Once there was a very young boy; five, approaching six. He
had only begun school recently, although it seemed a long time ago to him; and
as far as he was concerned he was progressing satisfactorily in the direction
of knowledgeability. At least at the time he thought there could not be not too
much more to learn. At school he met a pair of twins, brothers of whom he
became much enamored, and they of him. They each had round tow-colored heads
and wore crewcuts, but he could tell them apart by certain slight distinctions
of shape located around their noses. His family lived in a rented home in the
countryside a mile or so outside of a small resort town in northern Wisconsin;
the family of his twin friends resided nearby. The boy did not know it, but a
monstrous authoritarian state had nuclear missiles aimed at the area where he
lived, because his own government, of which he was also basically unaware, had
military installments there established in opposition to the same. Such was the
world they all lived in. Anyway, the twins did not appear in school for some
days, and he learned that they were quarantined with the measles.

-----

GIVEN TASK.
In the story excerpt about the young boy, how could he tell the twins apart? The rows are not needed for this.

EXCERPTED DATA.
-----

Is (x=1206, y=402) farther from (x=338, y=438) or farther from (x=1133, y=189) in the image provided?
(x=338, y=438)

-----

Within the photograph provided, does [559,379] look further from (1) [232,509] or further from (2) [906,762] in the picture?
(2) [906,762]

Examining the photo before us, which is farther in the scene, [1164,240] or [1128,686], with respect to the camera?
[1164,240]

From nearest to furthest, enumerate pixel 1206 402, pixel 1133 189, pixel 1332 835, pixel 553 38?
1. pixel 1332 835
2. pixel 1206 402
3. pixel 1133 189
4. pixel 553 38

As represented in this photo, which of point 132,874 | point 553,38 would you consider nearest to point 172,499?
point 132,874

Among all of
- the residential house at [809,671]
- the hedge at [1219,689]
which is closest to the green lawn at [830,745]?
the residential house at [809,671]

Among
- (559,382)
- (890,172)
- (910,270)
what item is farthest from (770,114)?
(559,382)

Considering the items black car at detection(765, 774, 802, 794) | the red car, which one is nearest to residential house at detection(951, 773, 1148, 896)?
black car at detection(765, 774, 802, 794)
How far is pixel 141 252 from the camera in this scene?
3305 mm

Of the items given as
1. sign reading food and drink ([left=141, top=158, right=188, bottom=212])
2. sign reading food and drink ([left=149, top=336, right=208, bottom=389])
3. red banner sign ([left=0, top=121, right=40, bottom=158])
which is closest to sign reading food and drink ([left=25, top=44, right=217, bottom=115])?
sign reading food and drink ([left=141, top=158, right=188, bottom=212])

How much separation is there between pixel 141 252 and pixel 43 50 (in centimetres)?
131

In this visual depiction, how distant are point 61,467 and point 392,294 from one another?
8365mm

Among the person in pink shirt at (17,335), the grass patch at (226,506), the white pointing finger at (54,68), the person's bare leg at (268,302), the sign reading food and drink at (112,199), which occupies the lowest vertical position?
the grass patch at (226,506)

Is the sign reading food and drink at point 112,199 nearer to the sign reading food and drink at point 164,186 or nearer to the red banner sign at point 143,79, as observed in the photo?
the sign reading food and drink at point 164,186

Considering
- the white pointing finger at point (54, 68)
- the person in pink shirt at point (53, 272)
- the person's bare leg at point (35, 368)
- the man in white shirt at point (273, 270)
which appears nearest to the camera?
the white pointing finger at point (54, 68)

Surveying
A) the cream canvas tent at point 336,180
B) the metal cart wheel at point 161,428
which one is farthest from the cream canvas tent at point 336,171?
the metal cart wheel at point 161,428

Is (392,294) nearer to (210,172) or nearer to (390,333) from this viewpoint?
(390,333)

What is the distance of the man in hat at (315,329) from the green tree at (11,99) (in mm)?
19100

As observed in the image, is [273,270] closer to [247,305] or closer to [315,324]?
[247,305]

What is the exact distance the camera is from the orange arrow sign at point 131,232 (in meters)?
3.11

-----

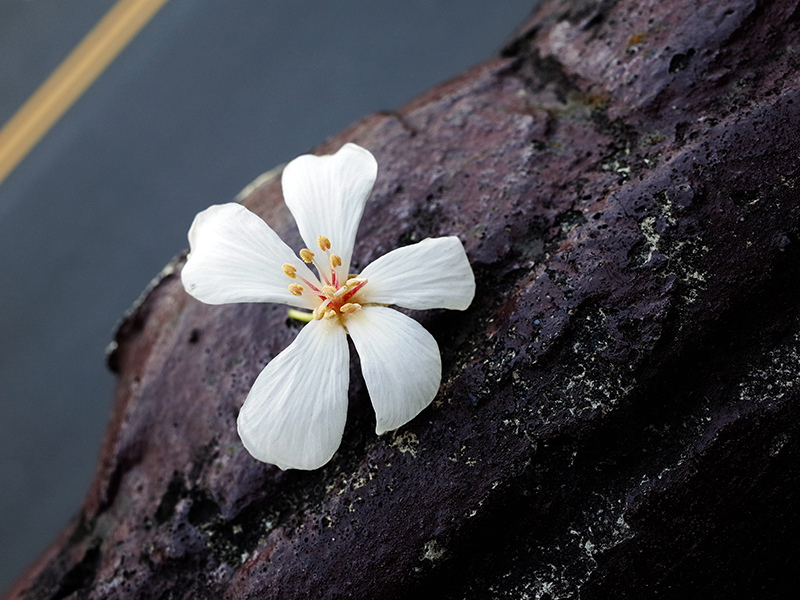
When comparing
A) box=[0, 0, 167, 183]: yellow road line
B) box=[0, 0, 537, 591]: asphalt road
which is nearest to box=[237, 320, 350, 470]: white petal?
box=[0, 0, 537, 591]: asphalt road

-----

EXERCISE SOLUTION.
By slight differences in shape around their noses.